問題 1:
本文をもとに、次の問いに答えよ。
(a) 1971年に移り住んだ先の病院は何県にあったか。
(b) 組合を作るために集めた信頼できる女性は何人か。
(c) 組合の結成を宣言した場所はどこか。
問題 2: 労働組合の結成と反戦運動を語る本文を、最後の一文の後から書き継げ。

1971年、夫の仕事で移り住んだ愛知県の病院で労働運動に目覚めた。職場で率先してベトナム戦争孤児支援の募金を始めた時、産婦人科部長に呼ばれて「組織のないものがやってはならん」。当時、病院が人手不足を口実に、看護を簡略化する「間引き看護」を行っているのも耐えがたかった。「侵略=差別と闘うアジア婦人会議」に参加した時「組織って何でしょう」と尋ねたら、労働組合の作り方を教えてくれた。
「病院に知れて妨害されると困るから、信頼できる女性ばかりを67人集めてね。ある日、患者さんの待合室で『今から組合を結成します!』と宣言したの。大きな輪の中で、小さい私のためにみんなが用意してくれた台の上にあがってね」
労組の仲間たちとともに、人としてどう生きるべきかを学んだ。戦争中、日本がアジアにどんなひどいことをしてきたかを知って、愕然とした。それが反戦運動のスタートになった。娘二人を育てながら、様々な活動の先頭に立った。

データ抜粋:
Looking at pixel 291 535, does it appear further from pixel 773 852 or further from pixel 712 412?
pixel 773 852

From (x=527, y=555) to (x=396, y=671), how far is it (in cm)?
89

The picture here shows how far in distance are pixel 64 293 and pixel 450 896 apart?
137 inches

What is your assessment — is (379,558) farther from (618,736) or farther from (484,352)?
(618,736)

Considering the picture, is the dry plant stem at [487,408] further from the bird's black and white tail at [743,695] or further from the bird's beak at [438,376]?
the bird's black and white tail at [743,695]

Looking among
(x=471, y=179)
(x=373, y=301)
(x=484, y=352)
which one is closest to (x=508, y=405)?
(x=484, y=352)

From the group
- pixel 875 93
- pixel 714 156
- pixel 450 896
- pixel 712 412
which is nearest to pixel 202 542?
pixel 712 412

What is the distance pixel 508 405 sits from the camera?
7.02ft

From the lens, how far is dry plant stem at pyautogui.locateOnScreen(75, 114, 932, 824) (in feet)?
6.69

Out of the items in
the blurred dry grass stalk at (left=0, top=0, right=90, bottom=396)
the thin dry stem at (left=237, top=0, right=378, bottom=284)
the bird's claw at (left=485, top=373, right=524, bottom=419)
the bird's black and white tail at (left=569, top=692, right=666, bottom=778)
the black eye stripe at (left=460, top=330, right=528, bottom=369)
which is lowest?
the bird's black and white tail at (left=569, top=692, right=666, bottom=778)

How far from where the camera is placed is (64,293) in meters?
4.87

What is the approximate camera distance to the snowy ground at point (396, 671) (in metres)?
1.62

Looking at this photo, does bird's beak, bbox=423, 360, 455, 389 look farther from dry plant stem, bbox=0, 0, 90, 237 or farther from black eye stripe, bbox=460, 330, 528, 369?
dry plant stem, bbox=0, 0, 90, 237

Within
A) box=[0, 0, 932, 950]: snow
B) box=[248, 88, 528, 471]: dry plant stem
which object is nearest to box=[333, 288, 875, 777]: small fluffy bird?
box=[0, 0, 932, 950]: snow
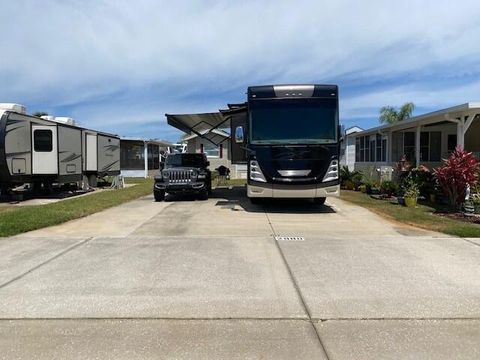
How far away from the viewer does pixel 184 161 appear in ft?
61.4

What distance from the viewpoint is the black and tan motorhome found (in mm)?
17016

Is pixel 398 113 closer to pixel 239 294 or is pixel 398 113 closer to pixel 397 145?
pixel 397 145

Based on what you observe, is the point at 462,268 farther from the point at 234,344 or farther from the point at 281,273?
the point at 234,344

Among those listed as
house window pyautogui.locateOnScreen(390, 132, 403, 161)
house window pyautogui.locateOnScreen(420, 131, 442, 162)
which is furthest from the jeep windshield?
house window pyautogui.locateOnScreen(420, 131, 442, 162)

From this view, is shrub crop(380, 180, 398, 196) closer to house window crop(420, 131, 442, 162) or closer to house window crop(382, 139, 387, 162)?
house window crop(420, 131, 442, 162)

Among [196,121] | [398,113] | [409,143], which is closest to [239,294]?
[196,121]

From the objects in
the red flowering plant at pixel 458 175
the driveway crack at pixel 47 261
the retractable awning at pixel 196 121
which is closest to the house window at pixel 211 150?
the retractable awning at pixel 196 121

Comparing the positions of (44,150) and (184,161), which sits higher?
(44,150)

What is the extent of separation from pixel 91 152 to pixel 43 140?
5244mm

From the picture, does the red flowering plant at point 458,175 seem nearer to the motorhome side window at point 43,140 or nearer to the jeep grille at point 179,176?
the jeep grille at point 179,176

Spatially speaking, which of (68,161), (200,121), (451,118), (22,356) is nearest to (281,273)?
(22,356)

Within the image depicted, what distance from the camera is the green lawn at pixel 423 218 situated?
1002cm

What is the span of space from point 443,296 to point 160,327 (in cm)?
319

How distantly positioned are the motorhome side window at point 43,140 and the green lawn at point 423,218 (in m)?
11.6
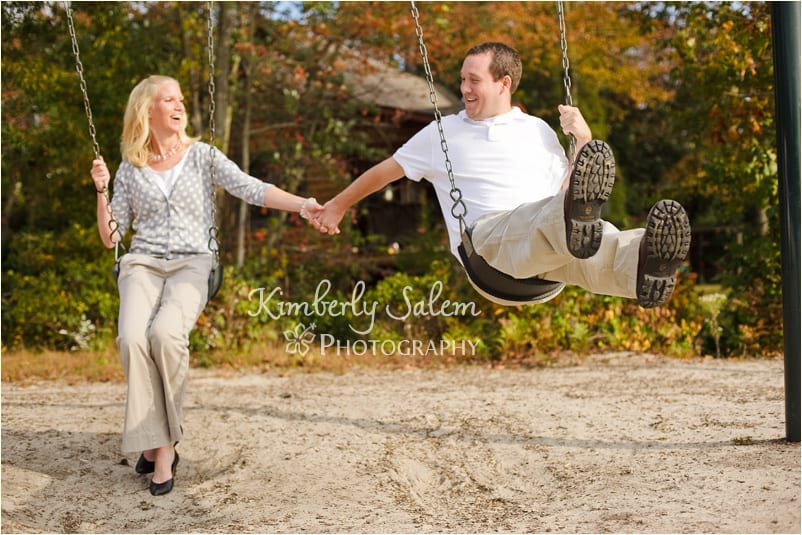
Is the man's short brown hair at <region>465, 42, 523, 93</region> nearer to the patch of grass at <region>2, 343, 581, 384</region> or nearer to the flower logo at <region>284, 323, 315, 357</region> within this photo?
the patch of grass at <region>2, 343, 581, 384</region>

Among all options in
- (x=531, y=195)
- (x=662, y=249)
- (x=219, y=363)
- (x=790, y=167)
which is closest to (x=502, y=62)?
(x=531, y=195)

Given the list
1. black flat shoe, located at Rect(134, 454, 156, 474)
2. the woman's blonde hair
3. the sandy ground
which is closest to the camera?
the sandy ground

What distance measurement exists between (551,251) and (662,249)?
1.46 feet

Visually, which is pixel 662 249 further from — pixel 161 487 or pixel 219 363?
pixel 219 363

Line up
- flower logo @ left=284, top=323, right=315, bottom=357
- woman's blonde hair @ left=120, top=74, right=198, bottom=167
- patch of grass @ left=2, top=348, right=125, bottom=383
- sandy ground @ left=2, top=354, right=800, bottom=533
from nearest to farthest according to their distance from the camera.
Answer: sandy ground @ left=2, top=354, right=800, bottom=533
woman's blonde hair @ left=120, top=74, right=198, bottom=167
patch of grass @ left=2, top=348, right=125, bottom=383
flower logo @ left=284, top=323, right=315, bottom=357

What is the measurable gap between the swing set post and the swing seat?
170cm

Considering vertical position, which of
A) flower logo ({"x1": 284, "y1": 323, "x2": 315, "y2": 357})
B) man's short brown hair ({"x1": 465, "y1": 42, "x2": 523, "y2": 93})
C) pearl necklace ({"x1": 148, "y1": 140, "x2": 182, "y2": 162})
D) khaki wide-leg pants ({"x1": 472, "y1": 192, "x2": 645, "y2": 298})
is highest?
man's short brown hair ({"x1": 465, "y1": 42, "x2": 523, "y2": 93})

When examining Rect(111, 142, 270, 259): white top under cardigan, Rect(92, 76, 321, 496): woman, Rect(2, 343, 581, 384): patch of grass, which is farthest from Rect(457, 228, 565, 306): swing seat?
Rect(2, 343, 581, 384): patch of grass

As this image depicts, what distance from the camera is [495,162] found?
161 inches

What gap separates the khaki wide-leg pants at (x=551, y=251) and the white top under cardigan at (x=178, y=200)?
156 cm

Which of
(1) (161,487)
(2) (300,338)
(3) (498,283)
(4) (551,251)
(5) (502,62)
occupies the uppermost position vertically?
(5) (502,62)

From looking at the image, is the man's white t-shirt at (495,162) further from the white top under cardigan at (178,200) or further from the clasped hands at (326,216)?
the white top under cardigan at (178,200)

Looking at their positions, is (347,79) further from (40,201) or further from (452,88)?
(452,88)

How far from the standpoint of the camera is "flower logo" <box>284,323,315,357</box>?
9.18 metres
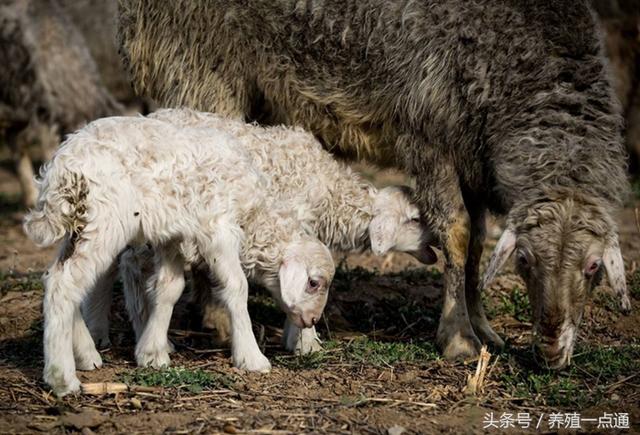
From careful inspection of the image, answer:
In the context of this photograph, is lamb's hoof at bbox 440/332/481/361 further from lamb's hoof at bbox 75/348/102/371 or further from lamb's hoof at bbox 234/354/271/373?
lamb's hoof at bbox 75/348/102/371

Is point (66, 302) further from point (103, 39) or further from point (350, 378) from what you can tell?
point (103, 39)

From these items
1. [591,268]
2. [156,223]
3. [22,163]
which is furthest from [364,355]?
[22,163]

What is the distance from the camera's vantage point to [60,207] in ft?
16.5

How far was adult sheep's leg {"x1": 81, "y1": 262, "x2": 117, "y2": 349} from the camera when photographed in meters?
6.09

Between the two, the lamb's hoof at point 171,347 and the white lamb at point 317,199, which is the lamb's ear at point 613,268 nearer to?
the white lamb at point 317,199

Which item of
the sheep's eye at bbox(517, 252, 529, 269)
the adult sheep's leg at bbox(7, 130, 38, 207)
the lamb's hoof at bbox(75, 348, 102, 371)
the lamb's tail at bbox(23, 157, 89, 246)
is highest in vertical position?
the lamb's tail at bbox(23, 157, 89, 246)

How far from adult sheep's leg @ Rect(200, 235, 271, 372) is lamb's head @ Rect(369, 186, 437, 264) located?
1.00 metres

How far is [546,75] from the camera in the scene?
5.70 metres

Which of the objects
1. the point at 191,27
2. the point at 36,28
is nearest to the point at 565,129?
the point at 191,27

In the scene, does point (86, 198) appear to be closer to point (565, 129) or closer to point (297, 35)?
point (297, 35)

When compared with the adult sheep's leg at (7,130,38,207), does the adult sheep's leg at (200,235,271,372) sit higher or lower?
higher

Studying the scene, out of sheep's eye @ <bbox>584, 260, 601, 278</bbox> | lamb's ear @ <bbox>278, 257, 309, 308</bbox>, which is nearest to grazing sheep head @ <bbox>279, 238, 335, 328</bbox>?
lamb's ear @ <bbox>278, 257, 309, 308</bbox>

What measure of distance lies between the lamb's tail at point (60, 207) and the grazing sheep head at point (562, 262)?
6.85 ft

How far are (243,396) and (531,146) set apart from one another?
6.54 ft
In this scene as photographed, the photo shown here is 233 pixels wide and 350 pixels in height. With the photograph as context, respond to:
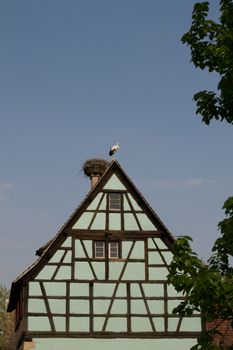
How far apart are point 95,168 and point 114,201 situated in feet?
16.4

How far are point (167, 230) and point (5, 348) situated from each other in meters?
27.7

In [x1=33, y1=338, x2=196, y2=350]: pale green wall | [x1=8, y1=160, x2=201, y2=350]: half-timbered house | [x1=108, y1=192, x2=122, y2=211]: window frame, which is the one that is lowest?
[x1=33, y1=338, x2=196, y2=350]: pale green wall

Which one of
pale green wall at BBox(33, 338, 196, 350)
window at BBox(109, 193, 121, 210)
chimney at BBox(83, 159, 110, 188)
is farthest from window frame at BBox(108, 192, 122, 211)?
pale green wall at BBox(33, 338, 196, 350)

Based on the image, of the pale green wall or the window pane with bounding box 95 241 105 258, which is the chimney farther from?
the pale green wall

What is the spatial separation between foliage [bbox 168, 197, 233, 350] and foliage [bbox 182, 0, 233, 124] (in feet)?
6.29

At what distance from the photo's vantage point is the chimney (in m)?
31.7

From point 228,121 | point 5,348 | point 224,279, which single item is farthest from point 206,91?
point 5,348

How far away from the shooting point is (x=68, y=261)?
85.1 ft

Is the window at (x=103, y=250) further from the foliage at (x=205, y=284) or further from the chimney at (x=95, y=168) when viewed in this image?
the foliage at (x=205, y=284)

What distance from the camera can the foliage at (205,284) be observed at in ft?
33.0

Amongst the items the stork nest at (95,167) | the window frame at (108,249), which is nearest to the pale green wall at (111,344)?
the window frame at (108,249)

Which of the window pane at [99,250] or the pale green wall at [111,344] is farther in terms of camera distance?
the window pane at [99,250]

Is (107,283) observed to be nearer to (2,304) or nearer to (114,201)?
(114,201)

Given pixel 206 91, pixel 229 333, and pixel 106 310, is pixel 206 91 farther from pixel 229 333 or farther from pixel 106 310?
pixel 229 333
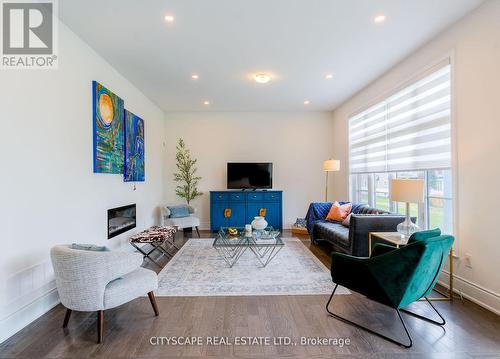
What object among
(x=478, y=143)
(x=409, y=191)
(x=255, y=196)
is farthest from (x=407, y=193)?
(x=255, y=196)

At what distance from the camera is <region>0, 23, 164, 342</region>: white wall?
2.10 m

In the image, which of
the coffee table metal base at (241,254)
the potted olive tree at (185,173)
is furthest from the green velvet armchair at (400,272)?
the potted olive tree at (185,173)

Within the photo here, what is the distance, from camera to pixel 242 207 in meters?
5.89

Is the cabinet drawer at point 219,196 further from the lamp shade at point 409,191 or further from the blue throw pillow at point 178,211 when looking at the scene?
the lamp shade at point 409,191

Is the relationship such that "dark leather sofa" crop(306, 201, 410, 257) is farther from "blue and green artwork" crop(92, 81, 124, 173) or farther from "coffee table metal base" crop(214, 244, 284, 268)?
"blue and green artwork" crop(92, 81, 124, 173)

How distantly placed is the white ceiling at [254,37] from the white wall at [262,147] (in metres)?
1.68

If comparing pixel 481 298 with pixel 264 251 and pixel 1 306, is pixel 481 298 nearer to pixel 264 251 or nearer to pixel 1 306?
pixel 264 251

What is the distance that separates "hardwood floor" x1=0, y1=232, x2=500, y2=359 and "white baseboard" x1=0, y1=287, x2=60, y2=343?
0.05m

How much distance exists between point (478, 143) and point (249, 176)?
4.27 m

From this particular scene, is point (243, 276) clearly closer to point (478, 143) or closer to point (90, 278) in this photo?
point (90, 278)

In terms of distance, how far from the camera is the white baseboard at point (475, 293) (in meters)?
2.36

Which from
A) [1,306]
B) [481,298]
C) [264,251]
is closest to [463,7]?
[481,298]

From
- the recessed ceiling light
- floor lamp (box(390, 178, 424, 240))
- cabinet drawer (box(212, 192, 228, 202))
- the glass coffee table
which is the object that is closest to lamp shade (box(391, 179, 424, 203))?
floor lamp (box(390, 178, 424, 240))

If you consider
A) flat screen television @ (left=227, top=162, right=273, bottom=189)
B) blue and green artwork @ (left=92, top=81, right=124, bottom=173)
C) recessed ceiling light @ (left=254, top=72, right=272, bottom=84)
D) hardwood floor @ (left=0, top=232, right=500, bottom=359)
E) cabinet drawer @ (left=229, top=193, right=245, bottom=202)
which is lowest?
hardwood floor @ (left=0, top=232, right=500, bottom=359)
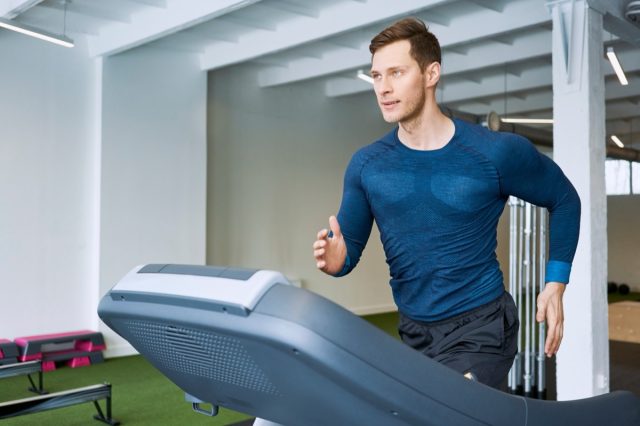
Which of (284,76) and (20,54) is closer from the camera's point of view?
(20,54)

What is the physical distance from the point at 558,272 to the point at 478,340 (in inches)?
11.8

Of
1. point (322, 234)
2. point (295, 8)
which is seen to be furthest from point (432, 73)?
point (295, 8)

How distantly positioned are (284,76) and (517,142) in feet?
21.7

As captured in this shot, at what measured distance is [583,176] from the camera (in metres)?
4.21

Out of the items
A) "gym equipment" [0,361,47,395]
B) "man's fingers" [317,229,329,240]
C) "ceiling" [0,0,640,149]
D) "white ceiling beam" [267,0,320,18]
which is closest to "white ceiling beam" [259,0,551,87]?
"ceiling" [0,0,640,149]

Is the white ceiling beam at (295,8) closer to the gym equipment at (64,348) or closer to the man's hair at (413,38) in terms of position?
the gym equipment at (64,348)

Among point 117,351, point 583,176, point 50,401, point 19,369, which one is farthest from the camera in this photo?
point 117,351

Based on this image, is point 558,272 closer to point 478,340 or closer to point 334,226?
point 478,340

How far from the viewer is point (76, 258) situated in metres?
6.20

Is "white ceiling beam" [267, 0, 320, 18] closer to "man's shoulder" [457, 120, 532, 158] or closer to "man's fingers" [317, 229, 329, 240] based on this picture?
"man's shoulder" [457, 120, 532, 158]

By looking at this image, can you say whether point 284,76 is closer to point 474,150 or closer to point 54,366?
point 54,366

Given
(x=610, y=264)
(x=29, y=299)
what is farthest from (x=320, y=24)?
(x=610, y=264)

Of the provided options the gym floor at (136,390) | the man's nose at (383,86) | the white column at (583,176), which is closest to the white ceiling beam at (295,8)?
the white column at (583,176)

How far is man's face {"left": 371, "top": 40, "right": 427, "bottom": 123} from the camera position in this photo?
56.0 inches
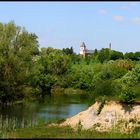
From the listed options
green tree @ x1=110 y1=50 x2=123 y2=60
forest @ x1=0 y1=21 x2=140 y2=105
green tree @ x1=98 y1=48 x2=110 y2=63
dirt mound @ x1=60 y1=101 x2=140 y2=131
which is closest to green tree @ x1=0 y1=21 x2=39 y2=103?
forest @ x1=0 y1=21 x2=140 y2=105

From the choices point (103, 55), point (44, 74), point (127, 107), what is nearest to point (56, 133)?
point (127, 107)

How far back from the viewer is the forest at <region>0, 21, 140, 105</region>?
55353 millimetres

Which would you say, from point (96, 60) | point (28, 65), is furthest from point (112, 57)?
point (28, 65)

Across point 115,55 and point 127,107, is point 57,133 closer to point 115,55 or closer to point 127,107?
point 127,107

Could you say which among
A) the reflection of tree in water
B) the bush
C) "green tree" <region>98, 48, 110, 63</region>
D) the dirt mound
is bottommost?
the dirt mound

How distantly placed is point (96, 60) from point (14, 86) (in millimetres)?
90919

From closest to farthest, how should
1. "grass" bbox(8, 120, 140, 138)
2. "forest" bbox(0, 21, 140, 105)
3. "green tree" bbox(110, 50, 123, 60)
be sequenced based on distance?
"grass" bbox(8, 120, 140, 138) < "forest" bbox(0, 21, 140, 105) < "green tree" bbox(110, 50, 123, 60)

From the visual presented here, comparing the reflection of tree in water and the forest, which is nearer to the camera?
the reflection of tree in water

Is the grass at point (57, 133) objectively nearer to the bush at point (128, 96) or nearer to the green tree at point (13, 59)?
the bush at point (128, 96)

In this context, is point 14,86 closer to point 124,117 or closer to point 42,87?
point 42,87

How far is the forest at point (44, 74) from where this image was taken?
55353 mm

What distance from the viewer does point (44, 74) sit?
10888 cm

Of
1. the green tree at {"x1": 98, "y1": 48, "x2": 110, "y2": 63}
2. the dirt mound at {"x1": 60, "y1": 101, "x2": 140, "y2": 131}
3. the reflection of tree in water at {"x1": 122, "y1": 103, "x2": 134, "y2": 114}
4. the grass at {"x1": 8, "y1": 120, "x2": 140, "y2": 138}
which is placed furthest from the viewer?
the green tree at {"x1": 98, "y1": 48, "x2": 110, "y2": 63}

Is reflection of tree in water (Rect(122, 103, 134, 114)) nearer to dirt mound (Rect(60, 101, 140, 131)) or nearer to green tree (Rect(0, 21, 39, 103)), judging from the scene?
dirt mound (Rect(60, 101, 140, 131))
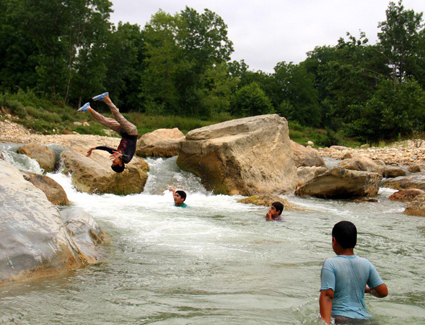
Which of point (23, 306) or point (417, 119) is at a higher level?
point (417, 119)

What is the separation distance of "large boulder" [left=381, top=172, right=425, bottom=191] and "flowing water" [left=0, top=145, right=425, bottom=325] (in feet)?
16.5

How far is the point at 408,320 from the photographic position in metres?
3.69

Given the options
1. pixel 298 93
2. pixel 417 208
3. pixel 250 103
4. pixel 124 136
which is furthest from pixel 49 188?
pixel 298 93

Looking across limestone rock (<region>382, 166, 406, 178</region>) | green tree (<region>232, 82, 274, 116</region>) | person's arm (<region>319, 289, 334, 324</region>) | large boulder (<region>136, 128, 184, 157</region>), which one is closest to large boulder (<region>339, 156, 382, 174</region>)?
limestone rock (<region>382, 166, 406, 178</region>)

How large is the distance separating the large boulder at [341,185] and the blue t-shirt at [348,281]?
10459mm

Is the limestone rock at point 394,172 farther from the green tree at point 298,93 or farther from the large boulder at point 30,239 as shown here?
the green tree at point 298,93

模範解答 1:
(a) 愛知県
(b) 67人
(c) 患者さんの待合室

模範解答 2:
憲法9条が危ない。心の底から危機感を持ったのは、安倍政権のころ。改憲がかまびすしく叫ばれ、「くそっと思った!」。一人で駅前に立つようになる。
「池袋の駅前で演説した時に、警視庁に行って許可を得よ、と言われたんです。警視庁でも私、いつものように演説を始めました。そしたら係員が『あなたに許可は出しません』。必要ないと言う。『あなたは、語り部ですから』って」
共感する人がどこにでもいる。かんかん照りの駅前で、黙ってペットボトルのお茶を手渡してくれる人もいるそうだ。